Please rewrite the lines of data from the one holding "this 1062×795 image." through the one holding "severe front-end damage [468, 302, 1048, 768]", both included, as a numbered list that leaves out blank lines.
"""
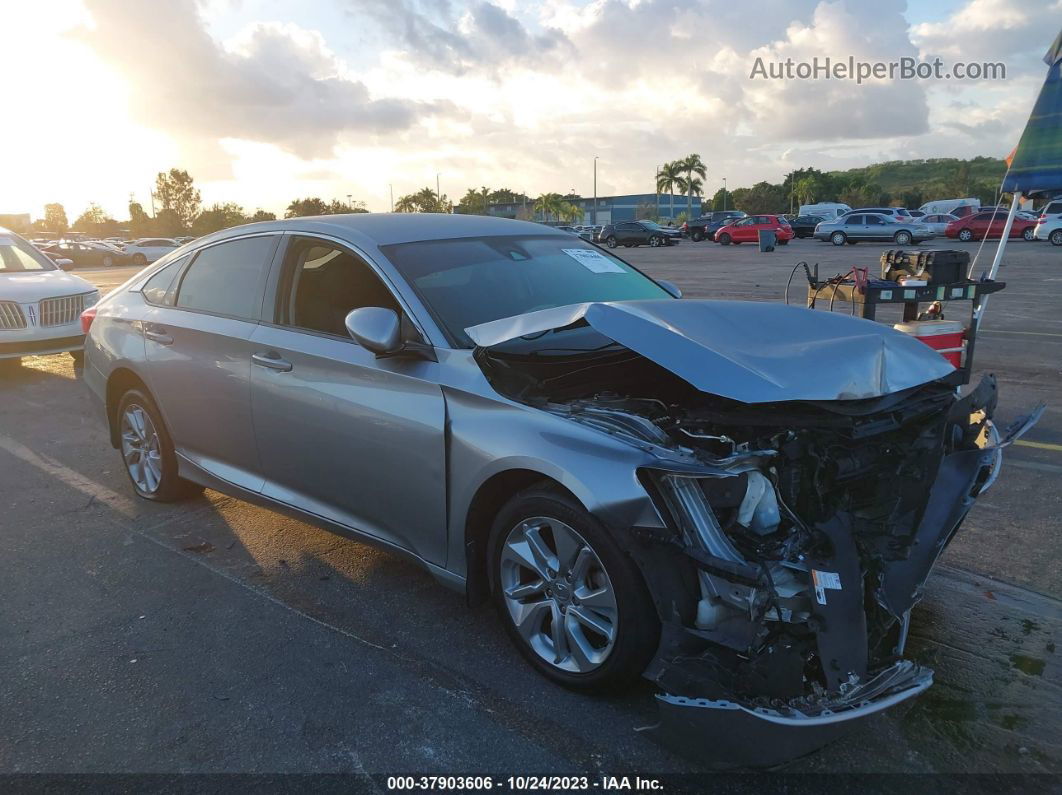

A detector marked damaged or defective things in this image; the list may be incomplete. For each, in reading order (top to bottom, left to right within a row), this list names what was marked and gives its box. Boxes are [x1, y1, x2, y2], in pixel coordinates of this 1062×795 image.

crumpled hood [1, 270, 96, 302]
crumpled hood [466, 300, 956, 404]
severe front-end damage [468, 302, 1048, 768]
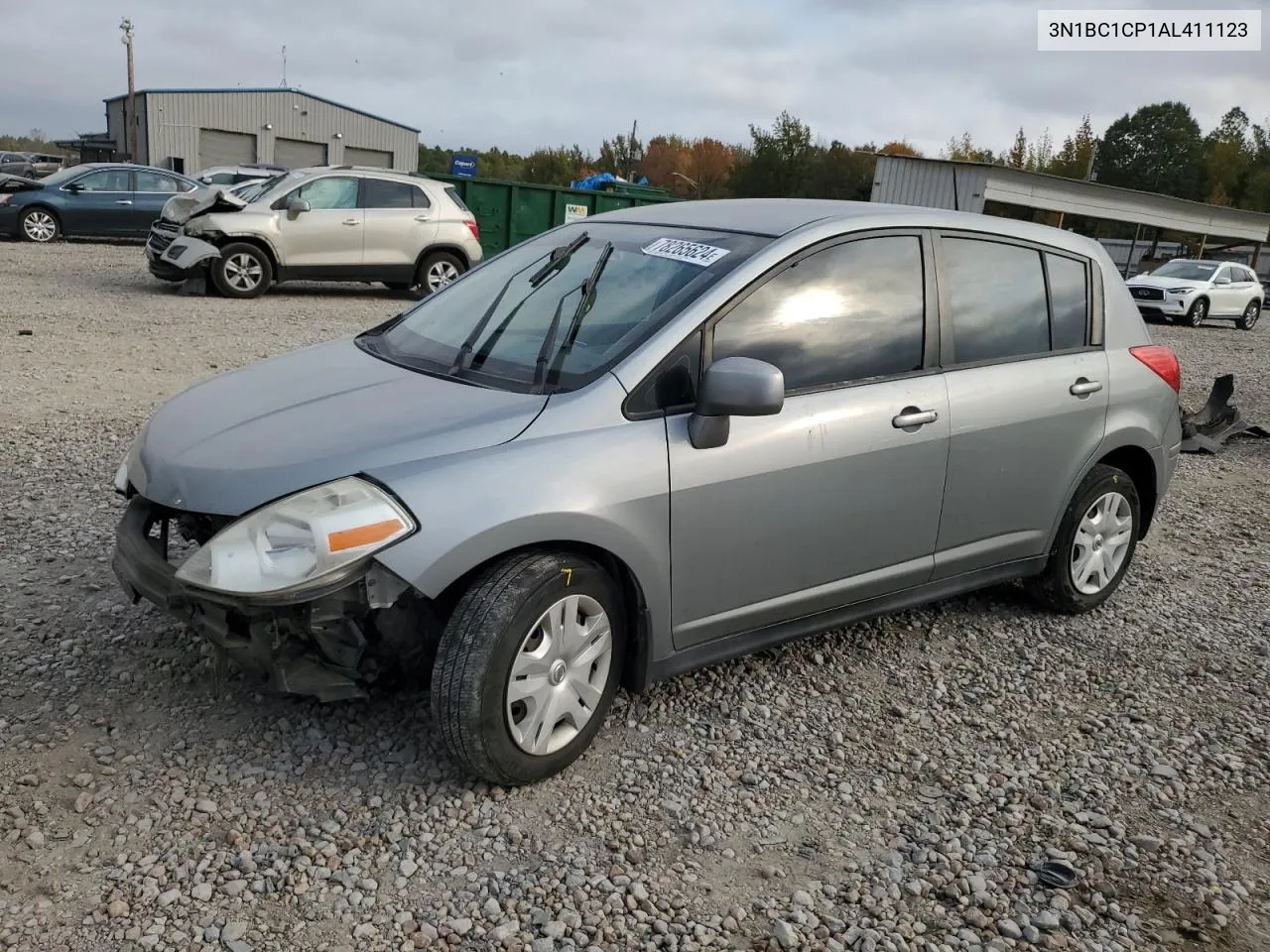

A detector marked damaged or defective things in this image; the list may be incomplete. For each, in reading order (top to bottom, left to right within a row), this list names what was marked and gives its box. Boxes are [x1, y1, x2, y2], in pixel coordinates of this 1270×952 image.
"""
"""
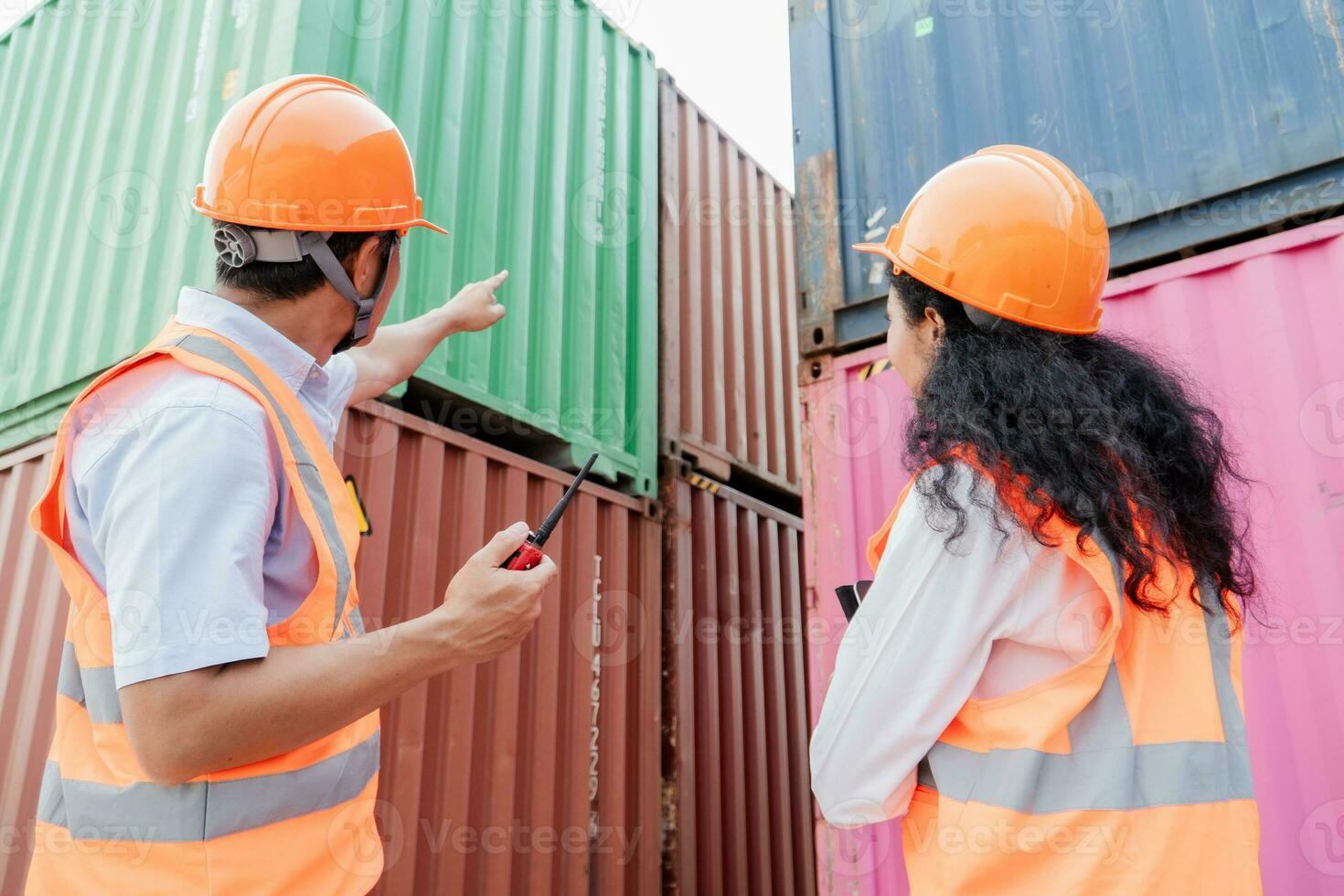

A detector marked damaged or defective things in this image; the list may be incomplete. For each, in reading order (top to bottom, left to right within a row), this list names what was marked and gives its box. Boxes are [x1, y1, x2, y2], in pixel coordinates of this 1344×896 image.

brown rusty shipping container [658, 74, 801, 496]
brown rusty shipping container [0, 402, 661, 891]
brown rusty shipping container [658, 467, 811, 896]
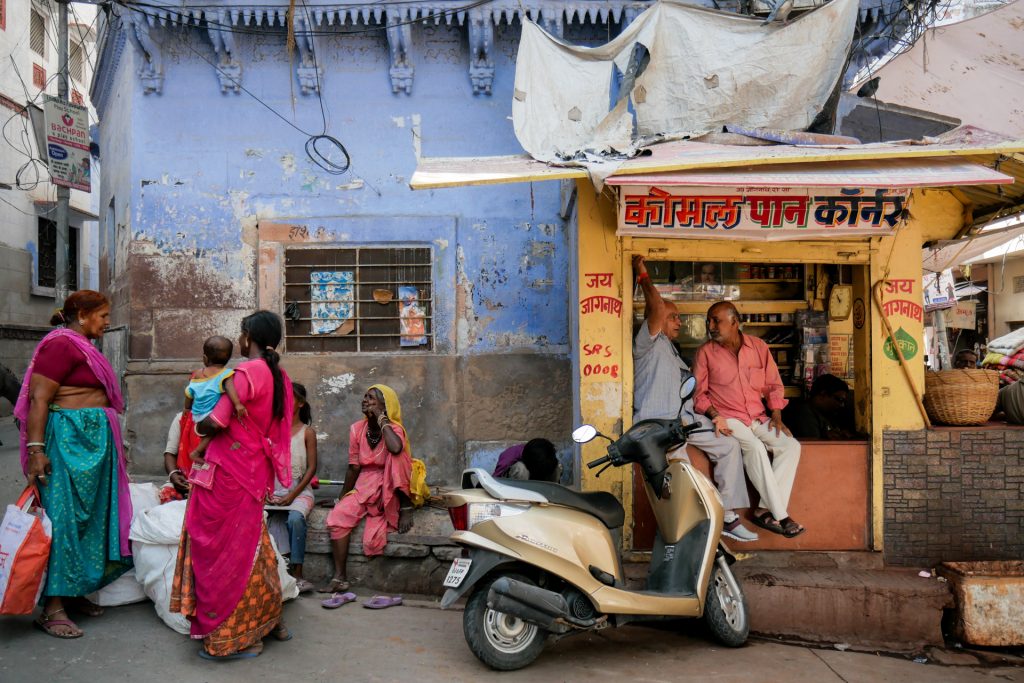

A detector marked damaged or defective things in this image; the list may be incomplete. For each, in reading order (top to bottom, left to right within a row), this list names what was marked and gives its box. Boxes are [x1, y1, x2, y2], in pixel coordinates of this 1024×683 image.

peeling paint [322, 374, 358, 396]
"""
"""
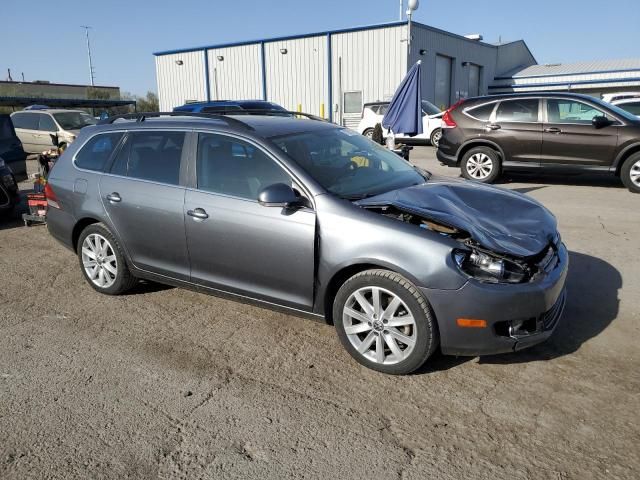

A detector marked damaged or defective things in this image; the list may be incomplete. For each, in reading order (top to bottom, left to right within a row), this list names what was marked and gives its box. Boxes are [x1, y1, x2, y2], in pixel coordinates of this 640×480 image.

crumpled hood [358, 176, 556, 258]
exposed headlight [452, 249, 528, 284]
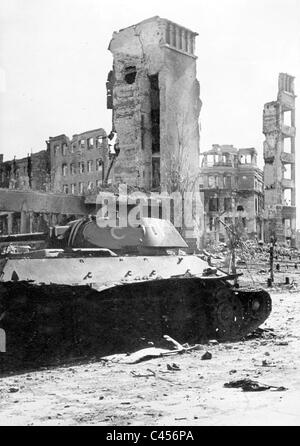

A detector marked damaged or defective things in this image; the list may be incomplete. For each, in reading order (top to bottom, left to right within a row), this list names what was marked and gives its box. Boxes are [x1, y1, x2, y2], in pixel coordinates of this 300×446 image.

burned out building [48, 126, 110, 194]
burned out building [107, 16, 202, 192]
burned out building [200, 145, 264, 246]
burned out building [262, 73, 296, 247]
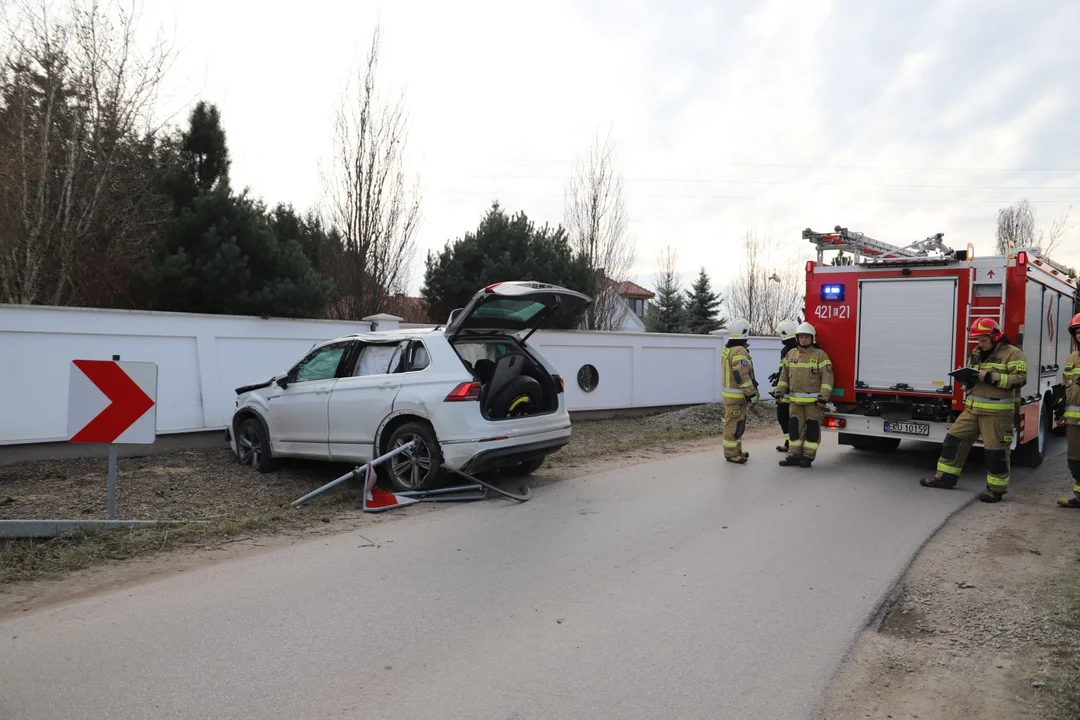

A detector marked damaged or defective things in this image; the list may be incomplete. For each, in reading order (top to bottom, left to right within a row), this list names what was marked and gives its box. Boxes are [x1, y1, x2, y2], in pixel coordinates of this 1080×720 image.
"""
▶ [Result for this exercise]
1. A detector marked damaged or defective things in this image; the list may be incomplete. For each, in reading order (top to bottom, left to right within a row), this list names what was marked and gives its box. Boxes are [x1, y1, x2, y2], in pixel coordinates of this 1062×795 image.
2. crumpled hood [1, 270, 96, 302]
3. crumpled hood [466, 300, 956, 404]
4. severe front-end damage [468, 302, 1048, 768]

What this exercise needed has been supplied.